Write out every record again, exactly.

[Dataset items]
^^^^^^^^

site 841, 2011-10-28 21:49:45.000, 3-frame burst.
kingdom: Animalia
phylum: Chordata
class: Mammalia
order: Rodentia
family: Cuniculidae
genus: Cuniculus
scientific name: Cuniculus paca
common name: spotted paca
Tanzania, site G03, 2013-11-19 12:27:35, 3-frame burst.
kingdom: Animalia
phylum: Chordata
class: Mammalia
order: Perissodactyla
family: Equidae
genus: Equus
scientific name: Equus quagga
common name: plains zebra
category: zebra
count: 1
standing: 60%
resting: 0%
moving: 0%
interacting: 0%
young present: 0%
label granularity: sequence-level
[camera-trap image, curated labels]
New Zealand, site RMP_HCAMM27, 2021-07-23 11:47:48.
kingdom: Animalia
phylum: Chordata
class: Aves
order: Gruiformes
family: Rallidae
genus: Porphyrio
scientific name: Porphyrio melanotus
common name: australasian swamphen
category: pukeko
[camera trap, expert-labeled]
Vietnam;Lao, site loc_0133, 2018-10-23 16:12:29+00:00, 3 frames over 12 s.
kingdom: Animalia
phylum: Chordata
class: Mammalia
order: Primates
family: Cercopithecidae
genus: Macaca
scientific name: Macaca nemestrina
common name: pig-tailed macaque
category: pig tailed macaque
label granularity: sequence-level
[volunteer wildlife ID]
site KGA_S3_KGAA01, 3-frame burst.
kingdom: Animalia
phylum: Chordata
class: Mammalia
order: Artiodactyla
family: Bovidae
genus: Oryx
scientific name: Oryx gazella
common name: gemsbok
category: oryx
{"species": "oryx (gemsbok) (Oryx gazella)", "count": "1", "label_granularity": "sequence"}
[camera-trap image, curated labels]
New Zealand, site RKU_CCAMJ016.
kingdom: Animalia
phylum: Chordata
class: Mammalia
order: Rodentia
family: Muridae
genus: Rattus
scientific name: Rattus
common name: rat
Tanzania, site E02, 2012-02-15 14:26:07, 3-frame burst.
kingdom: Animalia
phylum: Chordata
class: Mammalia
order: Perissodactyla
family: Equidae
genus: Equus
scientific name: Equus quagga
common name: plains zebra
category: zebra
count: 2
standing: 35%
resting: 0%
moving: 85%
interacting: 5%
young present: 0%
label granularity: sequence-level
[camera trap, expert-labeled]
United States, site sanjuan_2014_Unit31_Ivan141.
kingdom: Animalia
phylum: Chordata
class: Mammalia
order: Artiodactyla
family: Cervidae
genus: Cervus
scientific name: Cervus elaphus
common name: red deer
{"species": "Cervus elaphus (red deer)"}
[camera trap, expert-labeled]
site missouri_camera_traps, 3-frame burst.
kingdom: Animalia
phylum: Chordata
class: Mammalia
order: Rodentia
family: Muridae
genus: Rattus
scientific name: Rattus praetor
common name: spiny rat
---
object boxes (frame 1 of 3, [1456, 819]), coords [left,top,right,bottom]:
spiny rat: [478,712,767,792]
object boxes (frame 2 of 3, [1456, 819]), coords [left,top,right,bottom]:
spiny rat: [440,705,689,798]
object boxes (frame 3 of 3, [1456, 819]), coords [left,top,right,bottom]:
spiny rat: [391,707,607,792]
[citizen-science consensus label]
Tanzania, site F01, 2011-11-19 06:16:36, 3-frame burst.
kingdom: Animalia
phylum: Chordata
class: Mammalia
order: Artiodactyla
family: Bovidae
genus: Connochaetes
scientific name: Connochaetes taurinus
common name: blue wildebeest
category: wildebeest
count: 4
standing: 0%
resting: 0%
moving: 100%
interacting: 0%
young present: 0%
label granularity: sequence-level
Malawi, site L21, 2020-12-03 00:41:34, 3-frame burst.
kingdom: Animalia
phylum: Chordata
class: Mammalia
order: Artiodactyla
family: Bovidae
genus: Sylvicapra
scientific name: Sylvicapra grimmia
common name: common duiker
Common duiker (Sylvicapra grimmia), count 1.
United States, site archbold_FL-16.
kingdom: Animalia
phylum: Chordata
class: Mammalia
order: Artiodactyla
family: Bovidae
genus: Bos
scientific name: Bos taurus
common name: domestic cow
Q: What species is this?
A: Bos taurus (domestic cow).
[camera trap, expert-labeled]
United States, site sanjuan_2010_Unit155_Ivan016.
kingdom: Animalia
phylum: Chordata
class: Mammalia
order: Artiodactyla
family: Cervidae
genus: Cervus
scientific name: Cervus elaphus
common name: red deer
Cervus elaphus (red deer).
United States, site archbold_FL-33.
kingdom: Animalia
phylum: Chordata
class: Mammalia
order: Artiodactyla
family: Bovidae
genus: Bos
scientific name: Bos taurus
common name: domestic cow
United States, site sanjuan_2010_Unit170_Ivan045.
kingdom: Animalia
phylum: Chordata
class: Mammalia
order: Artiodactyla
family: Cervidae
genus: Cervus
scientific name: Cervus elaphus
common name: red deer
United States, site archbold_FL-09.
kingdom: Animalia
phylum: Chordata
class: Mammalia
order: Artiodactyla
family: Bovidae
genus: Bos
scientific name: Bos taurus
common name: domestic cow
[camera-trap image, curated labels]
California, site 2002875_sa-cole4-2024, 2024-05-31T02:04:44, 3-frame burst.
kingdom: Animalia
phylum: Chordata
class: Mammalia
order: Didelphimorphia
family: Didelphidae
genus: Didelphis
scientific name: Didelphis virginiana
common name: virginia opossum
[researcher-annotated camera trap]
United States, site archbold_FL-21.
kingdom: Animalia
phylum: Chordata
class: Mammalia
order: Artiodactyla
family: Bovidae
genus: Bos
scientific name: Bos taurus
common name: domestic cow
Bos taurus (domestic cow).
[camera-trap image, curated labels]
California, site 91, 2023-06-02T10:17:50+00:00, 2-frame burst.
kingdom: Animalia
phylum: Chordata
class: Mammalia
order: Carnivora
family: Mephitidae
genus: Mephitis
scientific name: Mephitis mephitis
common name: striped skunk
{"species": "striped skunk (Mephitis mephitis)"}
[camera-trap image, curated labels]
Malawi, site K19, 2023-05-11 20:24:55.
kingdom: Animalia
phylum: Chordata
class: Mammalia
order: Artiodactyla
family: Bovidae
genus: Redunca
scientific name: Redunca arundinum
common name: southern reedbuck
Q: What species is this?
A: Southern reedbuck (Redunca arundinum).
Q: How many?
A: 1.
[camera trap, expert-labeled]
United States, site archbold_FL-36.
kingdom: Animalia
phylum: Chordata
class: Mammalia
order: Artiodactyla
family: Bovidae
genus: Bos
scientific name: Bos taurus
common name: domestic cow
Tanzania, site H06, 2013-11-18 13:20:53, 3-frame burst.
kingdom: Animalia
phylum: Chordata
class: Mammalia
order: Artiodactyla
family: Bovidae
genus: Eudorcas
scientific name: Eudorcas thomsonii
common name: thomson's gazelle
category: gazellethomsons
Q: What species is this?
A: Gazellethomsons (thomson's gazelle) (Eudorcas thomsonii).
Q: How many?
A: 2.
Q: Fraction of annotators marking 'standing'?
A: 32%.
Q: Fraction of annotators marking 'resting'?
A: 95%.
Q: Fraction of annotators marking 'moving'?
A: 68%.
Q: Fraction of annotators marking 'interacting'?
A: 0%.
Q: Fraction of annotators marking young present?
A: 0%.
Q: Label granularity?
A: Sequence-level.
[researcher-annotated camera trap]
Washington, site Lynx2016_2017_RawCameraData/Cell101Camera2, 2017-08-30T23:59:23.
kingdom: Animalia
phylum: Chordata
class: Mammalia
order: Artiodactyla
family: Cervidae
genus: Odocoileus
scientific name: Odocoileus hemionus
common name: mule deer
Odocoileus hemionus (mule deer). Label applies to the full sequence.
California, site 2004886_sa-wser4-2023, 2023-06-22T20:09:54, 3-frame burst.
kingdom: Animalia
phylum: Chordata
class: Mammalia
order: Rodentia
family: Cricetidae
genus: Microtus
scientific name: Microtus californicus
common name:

^^^^^^^^

=== Solved problem ===
site 841, 2011-10-28 21:49:45.000, 3-frame burst.
kingdom: Animalia
phylum: Chordata
class: Mammalia
order: Rodentia
family: Cuniculidae
genus: Cuniculus
scientific name: Cuniculus paca
common name: spotted paca
Tanzania, site G03, 2013-11-19 12:27:35, 3-frame burst.
kingdom: Animalia
phylum: Chordata
class: Mammalia
order: Perissodactyla
family: Equidae
genus: Equus
scientific name: Equus quagga
common name: plains zebra
category: zebra
count: 1
standing: 60%
resting: 0%
moving: 0%
interacting: 0%
young present: 0%
label granularity: sequence-level
[camera-trap image, curated labels]
New Zealand, site RMP_HCAMM27, 2021-07-23 11:47:48.
kingdom: Animalia
phylum: Chordata
class: Aves
order: Gruiformes
family: Rallidae
genus: Porphyrio
scientific name: Porphyrio melanotus
common name: australasian swamphen
category: pukeko
[camera trap, expert-labeled]
Vietnam;Lao, site loc_0133, 2018-10-23 16:12:29+00:00, 3 frames over 12 s.
kingdom: Animalia
phylum: Chordata
class: Mammalia
order: Primates
family: Cercopithecidae
genus: Macaca
scientific name: Macaca nemestrina
common name: pig-tailed macaque
category: pig tailed macaque
label granularity: sequence-level
[volunteer wildlife ID]
site KGA_S3_KGAA01, 3-frame burst.
kingdom: Animalia
phylum: Chordata
class: Mammalia
order: Artiodactyla
family: Bovidae
genus: Oryx
scientific name: Oryx gazella
common name: gemsbok
category: oryx
{"species": "oryx (gemsbok) (Oryx gazella)", "count": "1", "label_granularity": "sequence"}
[camera-trap image, curated labels]
New Zealand, site RKU_CCAMJ016.
kingdom: Animalia
phylum: Chordata
class: Mammalia
order: Rodentia
family: Muridae
genus: Rattus
scientific name: Rattus
common name: rat
Tanzania, site E02, 2012-02-15 14:26:07, 3-frame burst.
kingdom: Animalia
phylum: Chordata
class: Mammalia
order: Perissodactyla
family: Equidae
genus: Equus
scientific name: Equus quagga
common name: plains zebra
category: zebra
count: 2
standing: 35%
resting: 0%
moving: 85%
interacting: 5%
young present: 0%
label granularity: sequence-level
[camera trap, expert-labeled]
United States, site sanjuan_2014_Unit31_Ivan141.
kingdom: Animalia
phylum: Chordata
class: Mammalia
order: Artiodactyla
family: Cervidae
genus: Cervus
scientific name: Cervus elaphus
common name: red deer
{"species": "Cervus elaphus (red deer)"}
[camera trap, expert-labeled]
site missouri_camera_traps, 3-frame burst.
kingdom: Animalia
phylum: Chordata
class: Mammalia
order: Rodentia
family: Muridae
genus: Rattus
scientific name: Rattus praetor
common name: spiny rat
---
object boxes (frame 1 of 3, [1456, 819]), coords [left,top,right,bottom]:
spiny rat: [478,712,767,792]
object boxes (frame 2 of 3, [1456, 819]), coords [left,top,right,bottom]:
spiny rat: [440,705,689,798]
object boxes (frame 3 of 3, [1456, 819]), coords [left,top,right,bottom]:
spiny rat: [391,707,607,792]
[citizen-science consensus label]
Tanzania, site F01, 2011-11-19 06:16:36, 3-frame burst.
kingdom: Animalia
phylum: Chordata
class: Mammalia
order: Artiodactyla
family: Bovidae
genus: Connochaetes
scientific name: Connochaetes taurinus
common name: blue wildebeest
category: wildebeest
count: 4
standing: 0%
resting: 0%
moving: 100%
interacting: 0%
young present: 0%
label granularity: sequence-level
Malawi, site L21, 2020-12-03 00:41:34, 3-frame burst.
kingdom: Animalia
phylum: Chordata
class: Mammalia
order: Artiodactyla
family: Bovidae
genus: Sylvicapra
scientific name: Sylvicapra grimmia
common name: common duiker
Common duiker (Sylvicapra grimmia), count 1.
United States, site archbold_FL-16.
kingdom: Animalia
phylum: Chordata
class: Mammalia
order: Artiodactyla
family: Bovidae
genus: Bos
scientific name: Bos taurus
common name: domestic cow
Q: What species is this?
A: Bos taurus (domestic cow).
[camera trap, expert-labeled]
United States, site sanjuan_2010_Unit155_Ivan016.
kingdom: Animalia
phylum: Chordata
class: Mammalia
order: Artiodactyla
family: Cervidae
genus: Cervus
scientific name: Cervus elaphus
common name: red deer
Cervus elaphus (red deer).
United States, site archbold_FL-33.
kingdom: Animalia
phylum: Chordata
class: Mammalia
order: Artiodactyla
family: Bovidae
genus: Bos
scientific name: Bos taurus
common name: domestic cow
United States, site sanjuan_2010_Unit170_Ivan045.
kingdom: Animalia
phylum: Chordata
class: Mammalia
order: Artiodactyla
family: Cervidae
genus: Cervus
scientific name: Cervus elaphus
common name: red deer
United States, site archbold_FL-09.
kingdom: Animalia
phylum: Chordata
class: Mammalia
order: Artiodactyla
family: Bovidae
genus: Bos
scientific name: Bos taurus
common name: domestic cow
[camera-trap image, curated labels]
California, site 2002875_sa-cole4-2024, 2024-05-31T02:04:44, 3-frame burst.
kingdom: Animalia
phylum: Chordata
class: Mammalia
order: Didelphimorphia
family: Didelphidae
genus: Didelphis
scientific name: Didelphis virginiana
common name: virginia opossum
[researcher-annotated camera trap]
United States, site archbold_FL-21.
kingdom: Animalia
phylum: Chordata
class: Mammalia
order: Artiodactyla
family: Bovidae
genus: Bos
scientific name: Bos taurus
common name: domestic cow
Bos taurus (domestic cow).
[camera-trap image, curated labels]
California, site 91, 2023-06-02T10:17:50+00:00, 2-frame burst.
kingdom: Animalia
phylum: Chordata
class: Mammalia
order: Carnivora
family: Mephitidae
genus: Mephitis
scientific name: Mephitis mephitis
common name: striped skunk
{"species": "striped skunk (Mephitis mephitis)"}
[camera-trap image, curated labels]
Malawi, site K19, 2023-05-11 20:24:55.
kingdom: Animalia
phylum: Chordata
class: Mammalia
order: Artiodactyla
family: Bovidae
genus: Redunca
scientific name: Redunca arundinum
common name: southern reedbuck
Q: What species is this?
A: Southern reedbuck (Redunca arundinum).
Q: How many?
A: 1.
[camera trap, expert-labeled]
United States, site archbold_FL-36.
kingdom: Animalia
phylum: Chordata
class: Mammalia
order: Artiodactyla
family: Bovidae
genus: Bos
scientific name: Bos taurus
common name: domestic cow
Tanzania, site H06, 2013-11-18 13:20:53, 3-frame burst.
kingdom: Animalia
phylum: Chordata
class: Mammalia
order: Artiodactyla
family: Bovidae
genus: Eudorcas
scientific name: Eudorcas thomsonii
common name: thomson's gazelle
category: gazellethomsons
Q: What species is this?
A: Gazellethomsons (thomson's gazelle) (Eudorcas thomsonii).
Q: How many?
A: 2.
Q: Fraction of annotators marking 'standing'?
A: 32%.
Q: Fraction of annotators marking 'resting'?
A: 95%.
Q: Fraction of annotators marking 'moving'?
A: 68%.
Q: Fraction of annotators marking 'interacting'?
A: 0%.
Q: Fraction of annotators marking young present?
A: 0%.
Q: Label granularity?
A: Sequence-level.
[researcher-annotated camera trap]
Washington, site Lynx2016_2017_RawCameraData/Cell101Camera2, 2017-08-30T23:59:23.
kingdom: Animalia
phylum: Chordata
class: Mammalia
order: Artiodactyla
family: Cervidae
genus: Odocoileus
scientific name: Odocoileus hemionus
common name: mule deer
Odocoileus hemionus (mule deer). Label applies to the full sequence.
California, site 2004886_sa-wser4-2023, 2023-06-22T20:09:54, 3-frame burst.
kingdom: Animalia
phylum: Chordata
class: Mammalia
order: Rodentia
family: Cricetidae
genus: Microtus
scientific name: Microtus californicus
common name:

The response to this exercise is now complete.